The aortic valve itself also needs to be monitored to guard against progressive aortic insufficiency. If this becomes significant, reoperation will be necessary. However, significant aortic insufficiency is uncommon in the adult patient and mild insufficiency is well-tolerated and generally remains stable for long periods.

Most surgically implanted mechanical valves will last 10-20 years before they wear out, become obstructed, or lose efficiency. When their function becomes impaired for any of these reasons, replacement becomes necessary

The good news is I can start cardiac rehab, so the NP is helping get that set up and coordinated. If I do well with this it shows the team I am recovering well and handling the changes to the new valve ok. If I am symptomatic during it gives them a good idea of how to proceed I guess to.
 The bad news is the Echo shows the new aortic valve has went from the post-surgery leaks being mild and concerning to the leaks being moderate (change from last weeks Echo to this weeks repeated Echo) at 3 wks post-op. To quote Dr.E  "this is more concerning" as well as "disappointing"  but they'll con't to watch closely, keeping pre-AVR meds the same for now and repeat the Echo again in 2 weeks with fup after. If no changes we likely would not have to do anything w the new valve but con't to watch it but if it continues to worsen then we would have to go back in and replace this aortic valve with a new one meaning another open heart surgery, balancing the steroids, anesthesia, etc. The upside of a downside to that would be we wouldn't have to repeat the aortic root enlargement (konno procedure) which made this last OHS that much longer and more complicated. I'd really like to not have to do anything heart related! They know the leaks are coming from the aortic root enlargement and subsequent patch and believe a stitch/stitches have come loose leading to the leaking. Had they not enlarged this aortic root and annulus they would have had to use a pediatric size valve though which in turn would have posed it's own issues and would have been more likely to cause less overall success with the surgery and heart long-term. I just would hope this settles out soon enough as i'd really like for there not to be a delay in our being able to place the Thoracic shunt back in to the pleural space sooner rather than later (8-12 wks post-op per Cardiology)! Not that I want any surgery but that shunt draining elsewhere makes a significant difference. I fup w Dr.Bragg, Neurosurgery next week so will be curious what she has to say.

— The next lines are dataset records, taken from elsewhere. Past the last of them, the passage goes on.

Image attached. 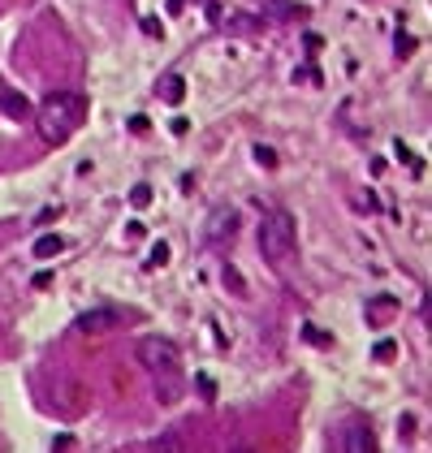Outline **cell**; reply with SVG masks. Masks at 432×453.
<instances>
[{
    "instance_id": "obj_1",
    "label": "cell",
    "mask_w": 432,
    "mask_h": 453,
    "mask_svg": "<svg viewBox=\"0 0 432 453\" xmlns=\"http://www.w3.org/2000/svg\"><path fill=\"white\" fill-rule=\"evenodd\" d=\"M138 363L156 376V397L173 406V401L182 397V359H178V341H169V337H143L138 341Z\"/></svg>"
},
{
    "instance_id": "obj_2",
    "label": "cell",
    "mask_w": 432,
    "mask_h": 453,
    "mask_svg": "<svg viewBox=\"0 0 432 453\" xmlns=\"http://www.w3.org/2000/svg\"><path fill=\"white\" fill-rule=\"evenodd\" d=\"M83 121H87V100H83V95H74V91H52L39 104V112H35V125H39V134H43L48 147L70 143Z\"/></svg>"
},
{
    "instance_id": "obj_3",
    "label": "cell",
    "mask_w": 432,
    "mask_h": 453,
    "mask_svg": "<svg viewBox=\"0 0 432 453\" xmlns=\"http://www.w3.org/2000/svg\"><path fill=\"white\" fill-rule=\"evenodd\" d=\"M294 242H298V224H294V216L290 212H268L264 220H260V251H264V259H273V264H285V259L294 255Z\"/></svg>"
},
{
    "instance_id": "obj_4",
    "label": "cell",
    "mask_w": 432,
    "mask_h": 453,
    "mask_svg": "<svg viewBox=\"0 0 432 453\" xmlns=\"http://www.w3.org/2000/svg\"><path fill=\"white\" fill-rule=\"evenodd\" d=\"M238 224H243V216L234 207H212V216L203 224V246H225V242H234Z\"/></svg>"
},
{
    "instance_id": "obj_5",
    "label": "cell",
    "mask_w": 432,
    "mask_h": 453,
    "mask_svg": "<svg viewBox=\"0 0 432 453\" xmlns=\"http://www.w3.org/2000/svg\"><path fill=\"white\" fill-rule=\"evenodd\" d=\"M117 324V311H108V306H100V311H83L74 319V328L78 333H108Z\"/></svg>"
},
{
    "instance_id": "obj_6",
    "label": "cell",
    "mask_w": 432,
    "mask_h": 453,
    "mask_svg": "<svg viewBox=\"0 0 432 453\" xmlns=\"http://www.w3.org/2000/svg\"><path fill=\"white\" fill-rule=\"evenodd\" d=\"M350 453H376V432L372 428H363V423H355V428H346V441H342Z\"/></svg>"
},
{
    "instance_id": "obj_7",
    "label": "cell",
    "mask_w": 432,
    "mask_h": 453,
    "mask_svg": "<svg viewBox=\"0 0 432 453\" xmlns=\"http://www.w3.org/2000/svg\"><path fill=\"white\" fill-rule=\"evenodd\" d=\"M0 108H5L13 121H26V117H35V108L26 104V95H18L13 87H0Z\"/></svg>"
},
{
    "instance_id": "obj_8",
    "label": "cell",
    "mask_w": 432,
    "mask_h": 453,
    "mask_svg": "<svg viewBox=\"0 0 432 453\" xmlns=\"http://www.w3.org/2000/svg\"><path fill=\"white\" fill-rule=\"evenodd\" d=\"M156 91H160V100H165V104H182V100H186V83H182L178 74H169Z\"/></svg>"
},
{
    "instance_id": "obj_9",
    "label": "cell",
    "mask_w": 432,
    "mask_h": 453,
    "mask_svg": "<svg viewBox=\"0 0 432 453\" xmlns=\"http://www.w3.org/2000/svg\"><path fill=\"white\" fill-rule=\"evenodd\" d=\"M398 311V302L393 298H376L372 306H367V324H372V328H385V319Z\"/></svg>"
},
{
    "instance_id": "obj_10",
    "label": "cell",
    "mask_w": 432,
    "mask_h": 453,
    "mask_svg": "<svg viewBox=\"0 0 432 453\" xmlns=\"http://www.w3.org/2000/svg\"><path fill=\"white\" fill-rule=\"evenodd\" d=\"M61 251H65V238H61V233H43L35 242V259H56Z\"/></svg>"
},
{
    "instance_id": "obj_11",
    "label": "cell",
    "mask_w": 432,
    "mask_h": 453,
    "mask_svg": "<svg viewBox=\"0 0 432 453\" xmlns=\"http://www.w3.org/2000/svg\"><path fill=\"white\" fill-rule=\"evenodd\" d=\"M393 156H398V165H402V169H411L415 177H420V173H424V160H420V156H415V151L407 147V143H402V138H398V143H393Z\"/></svg>"
},
{
    "instance_id": "obj_12",
    "label": "cell",
    "mask_w": 432,
    "mask_h": 453,
    "mask_svg": "<svg viewBox=\"0 0 432 453\" xmlns=\"http://www.w3.org/2000/svg\"><path fill=\"white\" fill-rule=\"evenodd\" d=\"M220 277H225L229 294H238V298H247V294H251V289H247V281H243V272H238L234 264H225V272H220Z\"/></svg>"
},
{
    "instance_id": "obj_13",
    "label": "cell",
    "mask_w": 432,
    "mask_h": 453,
    "mask_svg": "<svg viewBox=\"0 0 432 453\" xmlns=\"http://www.w3.org/2000/svg\"><path fill=\"white\" fill-rule=\"evenodd\" d=\"M415 48H420V43H415V35L398 30V39H393V56H398V61H407V56H415Z\"/></svg>"
},
{
    "instance_id": "obj_14",
    "label": "cell",
    "mask_w": 432,
    "mask_h": 453,
    "mask_svg": "<svg viewBox=\"0 0 432 453\" xmlns=\"http://www.w3.org/2000/svg\"><path fill=\"white\" fill-rule=\"evenodd\" d=\"M169 255H173V251H169V242H152V251H147V268H152V272H156V268H165V264H169Z\"/></svg>"
},
{
    "instance_id": "obj_15",
    "label": "cell",
    "mask_w": 432,
    "mask_h": 453,
    "mask_svg": "<svg viewBox=\"0 0 432 453\" xmlns=\"http://www.w3.org/2000/svg\"><path fill=\"white\" fill-rule=\"evenodd\" d=\"M255 165H260V169H277V151L268 147V143H255Z\"/></svg>"
},
{
    "instance_id": "obj_16",
    "label": "cell",
    "mask_w": 432,
    "mask_h": 453,
    "mask_svg": "<svg viewBox=\"0 0 432 453\" xmlns=\"http://www.w3.org/2000/svg\"><path fill=\"white\" fill-rule=\"evenodd\" d=\"M398 359V346L393 341H376L372 346V363H393Z\"/></svg>"
},
{
    "instance_id": "obj_17",
    "label": "cell",
    "mask_w": 432,
    "mask_h": 453,
    "mask_svg": "<svg viewBox=\"0 0 432 453\" xmlns=\"http://www.w3.org/2000/svg\"><path fill=\"white\" fill-rule=\"evenodd\" d=\"M294 83H307V87H325V78H320L316 65H302V70L294 74Z\"/></svg>"
},
{
    "instance_id": "obj_18",
    "label": "cell",
    "mask_w": 432,
    "mask_h": 453,
    "mask_svg": "<svg viewBox=\"0 0 432 453\" xmlns=\"http://www.w3.org/2000/svg\"><path fill=\"white\" fill-rule=\"evenodd\" d=\"M302 341H311V346H329V333H325V328H316V324H302Z\"/></svg>"
},
{
    "instance_id": "obj_19",
    "label": "cell",
    "mask_w": 432,
    "mask_h": 453,
    "mask_svg": "<svg viewBox=\"0 0 432 453\" xmlns=\"http://www.w3.org/2000/svg\"><path fill=\"white\" fill-rule=\"evenodd\" d=\"M130 207H138V212H143V207H152V186H134L130 190Z\"/></svg>"
},
{
    "instance_id": "obj_20",
    "label": "cell",
    "mask_w": 432,
    "mask_h": 453,
    "mask_svg": "<svg viewBox=\"0 0 432 453\" xmlns=\"http://www.w3.org/2000/svg\"><path fill=\"white\" fill-rule=\"evenodd\" d=\"M199 397L203 401H216V380L212 376H199Z\"/></svg>"
},
{
    "instance_id": "obj_21",
    "label": "cell",
    "mask_w": 432,
    "mask_h": 453,
    "mask_svg": "<svg viewBox=\"0 0 432 453\" xmlns=\"http://www.w3.org/2000/svg\"><path fill=\"white\" fill-rule=\"evenodd\" d=\"M398 436H402V445L415 436V419H411V414H402V423H398Z\"/></svg>"
},
{
    "instance_id": "obj_22",
    "label": "cell",
    "mask_w": 432,
    "mask_h": 453,
    "mask_svg": "<svg viewBox=\"0 0 432 453\" xmlns=\"http://www.w3.org/2000/svg\"><path fill=\"white\" fill-rule=\"evenodd\" d=\"M143 30H147V35H152V39H160V35H165V26H160L156 18H143Z\"/></svg>"
},
{
    "instance_id": "obj_23",
    "label": "cell",
    "mask_w": 432,
    "mask_h": 453,
    "mask_svg": "<svg viewBox=\"0 0 432 453\" xmlns=\"http://www.w3.org/2000/svg\"><path fill=\"white\" fill-rule=\"evenodd\" d=\"M302 43H307V56H316V52H320V48H325V39H320V35H307V39H302Z\"/></svg>"
},
{
    "instance_id": "obj_24",
    "label": "cell",
    "mask_w": 432,
    "mask_h": 453,
    "mask_svg": "<svg viewBox=\"0 0 432 453\" xmlns=\"http://www.w3.org/2000/svg\"><path fill=\"white\" fill-rule=\"evenodd\" d=\"M152 449H178V436H160V441H152Z\"/></svg>"
},
{
    "instance_id": "obj_25",
    "label": "cell",
    "mask_w": 432,
    "mask_h": 453,
    "mask_svg": "<svg viewBox=\"0 0 432 453\" xmlns=\"http://www.w3.org/2000/svg\"><path fill=\"white\" fill-rule=\"evenodd\" d=\"M130 129L134 134H147V117H130Z\"/></svg>"
}]
</instances>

 Today's labs show the Coumadin level  cont's to be to low so this was adjusted from 4mgs 5 days a week and 6mgs 2 days a week to 6 mgs 5 days a week and 4 mgs 2 days a week with repeat INR again before the fup Appt in 2 weeks.

Dr.E said to me today something along the lines of  "if it was going to happen to someone I guess I am not surprised it was you", meaning w the MPS and other surgeries i've sailed through many-a surgeries only then to have complications afterward (shunts for instance).  Probably isn't funny and he didn't really mean it to be but in the face of bad news that statement kind of made me laugh. What else are ya going to do, right? Not worth stressing over to me as to much can change in an instant anyways. He did say given how worried he was before the heart surgery and my being high-risk + how hard he thought the surgery/post-op would be that he was happy I sailed through this post-op and recovery as well as I did! I agree!! He has admitted he's disappointed and worried, I figure i'll leave that to him (and my Mom whom I know this drives crazy) and like I said above I figure I can't change it anyways so it is in God's hands and i'll worry about what I can influence ie other things. =)

On a side note we had our 2nd (my first) Sunday School meeting of the year, planning the 1st day (we are going to do a group-all classes activity one sunday a month vs every sunday in our individual classrooms) as well as going over our information for canvassing in a few wks which just means passing out flyers/brochures related to SS. Last we went over a bit of the SS Conference in mid-Sept. After a long afternoon in Milw I was already tired but still a good meeting.